▶ Selected passage:
"""
Writing in The Irish Times, the “Normal People” and “Intermezzo” author said she plans to use her earnings and public platform to back the direct-action group, stating: “If this makes me a supporter of terror under UK law, so be it.”
Palestine Action was officially proscribed in July, shortly after the group claimed responsibility for breaking into RAF Brize Norton and spraying red paint over two military transport jets – damage reportedly worth around £7million.
UK Home Secretary Yvette Cooper wrote in the Observer that the move to ban the group under the Terrorism Act reflected that it was more than “a regular protest group known for occasional stunts”.
Supporting a proscribed group in the UK is a criminal offence, carrying a sentence of up to 14 years in prison.
Rooney, 34, who lives in the west of Ireland, said in her piece that she’ll “go on supporting Palestine Action and direct action against genocide,” using the proceeds of her work, including residuals from the BBC co-productions of Normal People and Conversations With Friends.
More than 700 people have been arrested since the ban came into effect on 5 July, including over 500 at a protest in London’s Parliament Square earlier this month. The demonstrators carried placards declaring: “I oppose genocide. I support Palestine Action.”
Among those arrested was Alice Oswald, 58, the eminent poet and former Oxford professor of poetry, who said she took part after giving online classes to young people in Gaza.
Police figures show half of those now facing terror charges are over the age of 60.
Rooney described the protesters as “brave individuals” and said she felt “obliged” to publicly restate her support.
“The present UK government has willingly stripped its own citizens of basic rights and freedoms,” she wrote, warning that “the ramifications for cultural and intellectual life in the UK… are and will be profound”.
"""
▶ Entries:
"""
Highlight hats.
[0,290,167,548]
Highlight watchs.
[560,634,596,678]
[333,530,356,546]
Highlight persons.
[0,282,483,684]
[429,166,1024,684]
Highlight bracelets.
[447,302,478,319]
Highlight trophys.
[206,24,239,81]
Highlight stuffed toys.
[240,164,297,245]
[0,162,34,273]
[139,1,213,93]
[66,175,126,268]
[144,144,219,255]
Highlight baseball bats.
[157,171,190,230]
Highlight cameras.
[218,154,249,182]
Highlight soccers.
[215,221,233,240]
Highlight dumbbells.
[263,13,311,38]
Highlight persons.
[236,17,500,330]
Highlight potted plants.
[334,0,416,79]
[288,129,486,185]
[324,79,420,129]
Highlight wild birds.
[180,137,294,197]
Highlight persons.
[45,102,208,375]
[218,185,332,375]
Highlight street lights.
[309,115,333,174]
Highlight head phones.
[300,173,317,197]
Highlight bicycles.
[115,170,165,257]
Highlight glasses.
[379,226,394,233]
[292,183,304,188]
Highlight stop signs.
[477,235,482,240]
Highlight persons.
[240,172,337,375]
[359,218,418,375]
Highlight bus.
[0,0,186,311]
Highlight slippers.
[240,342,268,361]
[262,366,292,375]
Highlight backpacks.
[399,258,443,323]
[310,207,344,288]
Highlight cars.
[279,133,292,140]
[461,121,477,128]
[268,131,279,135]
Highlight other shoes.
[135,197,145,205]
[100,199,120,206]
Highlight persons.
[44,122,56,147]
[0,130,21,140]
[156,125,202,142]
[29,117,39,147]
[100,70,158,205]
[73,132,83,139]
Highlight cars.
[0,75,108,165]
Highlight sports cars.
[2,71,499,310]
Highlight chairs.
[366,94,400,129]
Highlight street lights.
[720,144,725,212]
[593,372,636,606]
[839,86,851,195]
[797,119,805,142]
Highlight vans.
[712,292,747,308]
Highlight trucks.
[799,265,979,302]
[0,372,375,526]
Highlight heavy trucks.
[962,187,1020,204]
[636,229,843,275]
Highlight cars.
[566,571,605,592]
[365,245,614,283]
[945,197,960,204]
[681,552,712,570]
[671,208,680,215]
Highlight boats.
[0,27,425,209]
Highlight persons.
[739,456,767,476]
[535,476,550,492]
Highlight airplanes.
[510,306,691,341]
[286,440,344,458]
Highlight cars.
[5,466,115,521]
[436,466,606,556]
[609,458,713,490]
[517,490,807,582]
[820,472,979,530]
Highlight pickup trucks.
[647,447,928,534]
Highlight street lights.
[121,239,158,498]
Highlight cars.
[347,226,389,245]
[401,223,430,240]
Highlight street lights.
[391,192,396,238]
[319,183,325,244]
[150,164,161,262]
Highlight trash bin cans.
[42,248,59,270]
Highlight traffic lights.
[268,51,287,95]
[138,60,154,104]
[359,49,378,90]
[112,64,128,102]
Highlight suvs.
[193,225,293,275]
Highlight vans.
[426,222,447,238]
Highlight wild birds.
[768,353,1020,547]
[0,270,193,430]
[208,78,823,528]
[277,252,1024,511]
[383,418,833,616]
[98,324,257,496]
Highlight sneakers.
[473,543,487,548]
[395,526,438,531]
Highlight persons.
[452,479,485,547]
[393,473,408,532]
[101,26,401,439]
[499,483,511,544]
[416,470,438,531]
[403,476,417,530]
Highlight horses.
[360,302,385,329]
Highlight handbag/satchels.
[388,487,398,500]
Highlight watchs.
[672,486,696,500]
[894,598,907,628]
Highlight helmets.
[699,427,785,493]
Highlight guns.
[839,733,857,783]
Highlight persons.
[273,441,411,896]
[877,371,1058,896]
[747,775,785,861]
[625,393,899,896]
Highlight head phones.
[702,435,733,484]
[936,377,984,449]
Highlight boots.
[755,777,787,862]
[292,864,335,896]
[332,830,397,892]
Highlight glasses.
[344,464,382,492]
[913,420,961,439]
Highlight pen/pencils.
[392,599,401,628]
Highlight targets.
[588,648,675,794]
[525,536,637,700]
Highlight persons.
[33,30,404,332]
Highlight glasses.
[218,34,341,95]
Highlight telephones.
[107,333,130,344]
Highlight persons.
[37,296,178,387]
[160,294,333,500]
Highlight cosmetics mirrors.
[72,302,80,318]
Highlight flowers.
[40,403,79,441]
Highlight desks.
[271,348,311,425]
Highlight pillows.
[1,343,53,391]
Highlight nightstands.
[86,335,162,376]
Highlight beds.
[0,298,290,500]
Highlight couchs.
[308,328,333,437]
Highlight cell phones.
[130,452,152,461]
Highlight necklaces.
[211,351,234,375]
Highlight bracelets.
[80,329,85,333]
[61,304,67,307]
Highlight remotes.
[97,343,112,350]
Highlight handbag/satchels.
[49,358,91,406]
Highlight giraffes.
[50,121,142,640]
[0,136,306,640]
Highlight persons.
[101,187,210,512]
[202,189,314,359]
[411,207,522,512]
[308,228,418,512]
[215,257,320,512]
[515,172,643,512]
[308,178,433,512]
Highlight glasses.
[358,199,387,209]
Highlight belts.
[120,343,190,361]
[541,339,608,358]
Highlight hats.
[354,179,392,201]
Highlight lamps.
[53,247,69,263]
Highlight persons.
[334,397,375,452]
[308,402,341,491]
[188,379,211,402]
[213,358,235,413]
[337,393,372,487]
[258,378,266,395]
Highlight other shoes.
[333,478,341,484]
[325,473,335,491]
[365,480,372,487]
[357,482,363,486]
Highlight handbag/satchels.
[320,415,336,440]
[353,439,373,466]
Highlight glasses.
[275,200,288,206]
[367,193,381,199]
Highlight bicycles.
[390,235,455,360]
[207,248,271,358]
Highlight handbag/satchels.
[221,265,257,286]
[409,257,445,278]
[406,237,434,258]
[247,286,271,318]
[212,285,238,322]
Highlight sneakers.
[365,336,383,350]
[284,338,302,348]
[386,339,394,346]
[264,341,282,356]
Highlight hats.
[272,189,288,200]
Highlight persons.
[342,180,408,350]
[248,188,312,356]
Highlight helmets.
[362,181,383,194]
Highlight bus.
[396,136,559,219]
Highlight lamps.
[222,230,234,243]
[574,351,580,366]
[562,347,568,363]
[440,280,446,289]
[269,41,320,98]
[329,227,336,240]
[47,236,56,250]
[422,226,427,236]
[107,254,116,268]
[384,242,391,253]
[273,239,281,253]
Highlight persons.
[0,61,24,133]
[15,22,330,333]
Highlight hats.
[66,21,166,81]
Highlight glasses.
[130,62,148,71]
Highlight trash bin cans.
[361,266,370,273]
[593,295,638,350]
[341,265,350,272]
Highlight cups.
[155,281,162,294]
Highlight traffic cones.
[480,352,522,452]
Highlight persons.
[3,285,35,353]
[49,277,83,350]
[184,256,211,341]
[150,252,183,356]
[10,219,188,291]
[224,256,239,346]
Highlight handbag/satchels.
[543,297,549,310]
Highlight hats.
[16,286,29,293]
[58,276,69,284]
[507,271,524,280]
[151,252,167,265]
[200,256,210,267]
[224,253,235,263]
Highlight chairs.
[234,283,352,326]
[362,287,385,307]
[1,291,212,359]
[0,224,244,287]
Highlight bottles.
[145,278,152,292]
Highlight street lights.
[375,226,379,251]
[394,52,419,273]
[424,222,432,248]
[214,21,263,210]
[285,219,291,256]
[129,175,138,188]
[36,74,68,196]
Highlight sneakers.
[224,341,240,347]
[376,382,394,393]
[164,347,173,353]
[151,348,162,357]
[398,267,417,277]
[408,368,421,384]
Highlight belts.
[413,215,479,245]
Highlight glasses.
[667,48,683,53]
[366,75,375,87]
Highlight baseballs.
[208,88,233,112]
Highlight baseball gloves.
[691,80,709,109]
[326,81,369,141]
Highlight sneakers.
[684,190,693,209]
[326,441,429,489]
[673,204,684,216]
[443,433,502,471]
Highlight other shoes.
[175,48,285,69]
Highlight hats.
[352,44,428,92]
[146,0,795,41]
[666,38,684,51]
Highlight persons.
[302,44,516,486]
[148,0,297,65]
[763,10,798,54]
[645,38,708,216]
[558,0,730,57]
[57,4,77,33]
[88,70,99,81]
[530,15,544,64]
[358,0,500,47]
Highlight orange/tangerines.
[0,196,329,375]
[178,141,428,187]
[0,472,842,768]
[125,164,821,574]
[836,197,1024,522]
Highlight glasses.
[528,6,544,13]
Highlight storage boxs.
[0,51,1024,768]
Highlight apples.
"""
▶ Task requirements:
a - Transcribe the article on Palestine Action from "More than 700" to "restate her support.".
b - Say whether each statement agrees with the article on Palestine Action, answering yes or no and quoting the deciding words: (i) Palestine Action was banned in July. (ii) Supporting a proscribed group in the UK can bring a prison sentence of up to 10 years. (iii) Rooney lives in the west of Ireland.
The entries are separate material and are not part of the article on Palestine Action.

▶ List of solutions:
a -
More than 700 people have been arrested since the ban came into effect on 5 July, including over 500 at a protest in London’s Parliament Square earlier this month. The demonstrators carried placards declaring: “I oppose genocide. I support Palestine Action.”
Among those arrested was Alice Oswald, 58, the eminent poet and former Oxford professor of poetry, who said she took part after giving online classes to young people in Gaza.
Police figures show half of those now facing terror charges are over the age of 60.
Rooney described the protesters as “brave individuals” and said she felt “obliged” to publicly restate her support.

b -
(i) Yes: "Palestine Action was officially proscribed in July"
(ii) No: "carrying a sentence of up to 14 years in prison"
(iii) Yes: "Rooney, 34, who lives in the west of Ireland"